On Wednesday, October 24, the Soviet Union officially rejected the U.S. proclamation of quarantine. Late that day, however, some Soviet ships sailing toward Cuba altered course or stopped in midsea. Yet, a direct confrontation between U.S. and Soviet ships could not long be delayed, as this crisis escalated into an international war of brinkmanship. The American Strategic Air Command went to Defense Condition 2, one step away from actual war; B-52 bombers took off with nuclear arsenals; and soldiers were moved to bases in the southeast and briefed for a potential invasion of Cuba.

The first real thaw in the crisis occurred on Friday afternoon, October 26, when John Scali, diplomatic correspondent of the American Broadcasting Company, received a call from Aleksandr S. Fomin, an official of the Soviet embassy who was also a colonel in the Soviet State Security Committee (KGB) and a personal friend of Khrushchev. At lunch, Fomin proposed a settlement of the crisis and asked Scali if he could find out from contacts in the Department of State if it would be acceptable. The missile bases in Cuba, Fomin said, would be dismantled and the Soviet Union would promise not to ship any more offensive missiles in exchange for a U.S. pledge not to invade Cuba. Scali immediately took this proposal to Rusk, who felt it was legitimate. At the same time, a personal letter from Khrushchev confirmed Fomin’s offer, but it also reminded Kennedy that the Soviet Union’s actions were simply a response to his provocative measures toward Castro’s government.

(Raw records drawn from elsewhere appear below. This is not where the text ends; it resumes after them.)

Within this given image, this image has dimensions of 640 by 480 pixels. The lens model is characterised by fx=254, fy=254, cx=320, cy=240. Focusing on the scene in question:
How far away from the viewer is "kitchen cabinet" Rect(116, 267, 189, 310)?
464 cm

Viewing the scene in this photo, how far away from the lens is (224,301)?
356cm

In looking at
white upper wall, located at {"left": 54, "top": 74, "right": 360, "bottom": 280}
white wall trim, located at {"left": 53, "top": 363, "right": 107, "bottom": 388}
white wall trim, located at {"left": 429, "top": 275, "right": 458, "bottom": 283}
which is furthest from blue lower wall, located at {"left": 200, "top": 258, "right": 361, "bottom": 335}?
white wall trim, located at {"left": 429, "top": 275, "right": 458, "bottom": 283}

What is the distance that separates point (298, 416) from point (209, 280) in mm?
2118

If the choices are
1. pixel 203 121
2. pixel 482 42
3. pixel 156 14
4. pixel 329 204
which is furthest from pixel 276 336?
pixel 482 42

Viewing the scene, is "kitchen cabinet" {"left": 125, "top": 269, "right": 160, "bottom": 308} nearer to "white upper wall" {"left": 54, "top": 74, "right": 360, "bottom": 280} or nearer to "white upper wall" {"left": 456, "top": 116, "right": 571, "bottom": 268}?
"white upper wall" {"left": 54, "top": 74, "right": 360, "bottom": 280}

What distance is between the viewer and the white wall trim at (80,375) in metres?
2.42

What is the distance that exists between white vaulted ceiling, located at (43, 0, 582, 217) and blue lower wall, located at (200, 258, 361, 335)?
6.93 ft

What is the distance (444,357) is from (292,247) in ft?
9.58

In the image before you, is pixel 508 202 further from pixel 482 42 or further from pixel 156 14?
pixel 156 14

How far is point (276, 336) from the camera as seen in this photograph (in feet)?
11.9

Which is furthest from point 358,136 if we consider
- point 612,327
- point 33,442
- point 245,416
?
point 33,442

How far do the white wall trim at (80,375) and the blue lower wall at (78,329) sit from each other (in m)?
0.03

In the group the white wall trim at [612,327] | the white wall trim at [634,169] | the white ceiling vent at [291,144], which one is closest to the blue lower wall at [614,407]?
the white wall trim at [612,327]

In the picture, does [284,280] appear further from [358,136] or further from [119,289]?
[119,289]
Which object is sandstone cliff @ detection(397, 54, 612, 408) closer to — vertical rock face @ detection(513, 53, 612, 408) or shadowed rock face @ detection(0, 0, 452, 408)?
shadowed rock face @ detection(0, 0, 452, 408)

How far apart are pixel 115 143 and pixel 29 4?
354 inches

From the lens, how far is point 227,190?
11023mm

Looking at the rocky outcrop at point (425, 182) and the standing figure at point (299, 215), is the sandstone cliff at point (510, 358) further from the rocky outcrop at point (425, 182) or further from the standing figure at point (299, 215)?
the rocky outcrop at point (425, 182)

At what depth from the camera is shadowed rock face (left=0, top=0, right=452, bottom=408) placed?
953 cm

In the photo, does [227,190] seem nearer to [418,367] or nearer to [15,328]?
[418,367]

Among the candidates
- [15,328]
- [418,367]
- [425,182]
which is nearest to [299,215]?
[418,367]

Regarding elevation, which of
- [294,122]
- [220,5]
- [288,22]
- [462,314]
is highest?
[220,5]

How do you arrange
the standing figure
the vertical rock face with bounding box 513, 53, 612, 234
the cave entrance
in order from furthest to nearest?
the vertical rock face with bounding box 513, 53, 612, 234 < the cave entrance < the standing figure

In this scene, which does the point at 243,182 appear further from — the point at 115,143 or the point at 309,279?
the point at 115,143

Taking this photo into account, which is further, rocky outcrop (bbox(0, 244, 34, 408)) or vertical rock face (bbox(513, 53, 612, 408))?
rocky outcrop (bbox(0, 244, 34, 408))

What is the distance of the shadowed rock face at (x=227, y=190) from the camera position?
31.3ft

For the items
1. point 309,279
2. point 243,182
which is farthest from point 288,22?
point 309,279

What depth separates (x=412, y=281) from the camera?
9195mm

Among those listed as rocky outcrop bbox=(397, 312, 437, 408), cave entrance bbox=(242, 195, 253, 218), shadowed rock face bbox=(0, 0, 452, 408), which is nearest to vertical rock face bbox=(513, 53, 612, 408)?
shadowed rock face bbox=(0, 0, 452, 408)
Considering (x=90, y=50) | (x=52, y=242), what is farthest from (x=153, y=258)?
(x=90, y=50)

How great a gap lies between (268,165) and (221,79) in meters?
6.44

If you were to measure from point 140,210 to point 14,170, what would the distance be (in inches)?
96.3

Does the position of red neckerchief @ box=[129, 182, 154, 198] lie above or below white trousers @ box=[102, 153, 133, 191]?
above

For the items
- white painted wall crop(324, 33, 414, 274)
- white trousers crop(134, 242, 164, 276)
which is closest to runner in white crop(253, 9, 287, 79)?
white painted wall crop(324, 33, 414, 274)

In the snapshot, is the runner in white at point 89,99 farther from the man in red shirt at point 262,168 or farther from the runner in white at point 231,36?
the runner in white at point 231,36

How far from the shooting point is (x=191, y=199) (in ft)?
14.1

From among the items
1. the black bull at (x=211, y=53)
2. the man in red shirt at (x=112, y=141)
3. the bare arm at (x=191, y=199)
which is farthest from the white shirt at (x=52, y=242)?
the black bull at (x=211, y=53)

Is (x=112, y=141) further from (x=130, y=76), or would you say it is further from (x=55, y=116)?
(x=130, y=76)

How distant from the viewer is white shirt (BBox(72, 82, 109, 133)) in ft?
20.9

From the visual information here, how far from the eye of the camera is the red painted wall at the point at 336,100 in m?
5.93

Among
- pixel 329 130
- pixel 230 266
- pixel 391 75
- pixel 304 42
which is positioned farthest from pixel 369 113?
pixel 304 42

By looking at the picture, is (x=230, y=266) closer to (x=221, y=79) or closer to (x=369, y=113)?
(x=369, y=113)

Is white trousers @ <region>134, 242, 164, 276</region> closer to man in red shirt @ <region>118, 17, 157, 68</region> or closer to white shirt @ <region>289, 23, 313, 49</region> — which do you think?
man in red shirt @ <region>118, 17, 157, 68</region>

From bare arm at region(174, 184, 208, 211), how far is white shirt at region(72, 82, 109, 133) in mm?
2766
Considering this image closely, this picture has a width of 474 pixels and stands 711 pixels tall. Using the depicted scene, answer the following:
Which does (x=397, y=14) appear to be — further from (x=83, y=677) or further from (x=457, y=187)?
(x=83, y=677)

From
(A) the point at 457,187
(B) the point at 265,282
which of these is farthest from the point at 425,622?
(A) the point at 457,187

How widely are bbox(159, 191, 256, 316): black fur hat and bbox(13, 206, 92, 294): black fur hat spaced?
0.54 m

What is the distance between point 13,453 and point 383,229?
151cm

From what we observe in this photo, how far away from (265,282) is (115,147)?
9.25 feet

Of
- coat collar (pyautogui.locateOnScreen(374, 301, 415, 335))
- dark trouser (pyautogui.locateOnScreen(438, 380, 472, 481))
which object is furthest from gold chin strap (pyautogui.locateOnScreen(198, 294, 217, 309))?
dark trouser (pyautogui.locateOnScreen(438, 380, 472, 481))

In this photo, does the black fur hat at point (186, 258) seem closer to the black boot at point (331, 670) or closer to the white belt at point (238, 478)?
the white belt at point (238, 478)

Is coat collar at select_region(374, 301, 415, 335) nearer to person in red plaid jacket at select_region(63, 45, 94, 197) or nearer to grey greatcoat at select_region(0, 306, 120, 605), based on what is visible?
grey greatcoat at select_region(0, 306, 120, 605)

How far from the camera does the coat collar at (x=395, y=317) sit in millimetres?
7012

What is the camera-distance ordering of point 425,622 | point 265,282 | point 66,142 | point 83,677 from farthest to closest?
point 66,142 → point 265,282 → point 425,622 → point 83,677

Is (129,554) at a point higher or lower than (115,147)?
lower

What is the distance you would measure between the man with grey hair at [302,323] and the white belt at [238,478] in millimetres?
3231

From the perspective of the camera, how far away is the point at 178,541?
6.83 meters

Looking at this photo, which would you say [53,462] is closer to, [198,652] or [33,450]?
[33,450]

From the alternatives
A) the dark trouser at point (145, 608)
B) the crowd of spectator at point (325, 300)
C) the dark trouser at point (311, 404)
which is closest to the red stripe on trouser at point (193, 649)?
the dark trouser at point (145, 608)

Editorial cartoon published during the crisis showing Soviet premier Nikita Khrushchev blaming the United States for threatening world peace, as he tows an armada of Soviet weapons intended to threaten the United States. (Library of Congress)

The next day, the situation deteriorated when Khrushchev seemed to change the proposal markedly when he demanded that the United States abandon its missile bases in Turkey. This angered Kennedy. Despite the fact that the missiles in Turkey were of little strategic value, he felt that U.S. credibility was at stake. Several members of Ex Comm, including U.S. ambassador to the Soviet Union W. Averell Harriman, suggested that this provided Khrushchev with a face-saving alternative. The president and his advisers decided to proceed on the basis of the meetings with Fomin and to ignore Khrushchev’s demand, but at the same time, Kennedy sent his brother, Attorney General Robert Kennedy, to meet with Soviet ambassador Dobrynin and secretly agree to remove the missiles in Turkey if the Cuban crisis were resolved peacefully.

Other news also threatened the peace. The afternoon of October 27, a U.S. U-2 strayed over Soviet air space; it managed to return home safely, but Kennedy feared that the Soviets would view this as the first step in a preemptive strike. On the same day, another U-2 was shot down over Cuba, and as a result, most members of Ex Comm believed that a nuclear exchange was imminent.



Soviets Back Down

On the morning of Sunday, October 28, Moscow radio carried an announcement that had come from Khrushchev: “In order to eliminate as rapidly as possible the conflict which endangers the cause of peace … the Soviet Government … has given a new order to dismantle the arms which you have described as offensive, and to crate and return them to the Soviet Union.” The Cuban missile crisis had passed, and a nuclear holocaust had been averted. The United States removed the missiles from Turkey in 1963, both nations installed a nuclear hotline between Washington, D.C., and Moscow to prevent future misunderstandings over nuclear war, and both nations began to explore talks to curtail the nuclear arms race.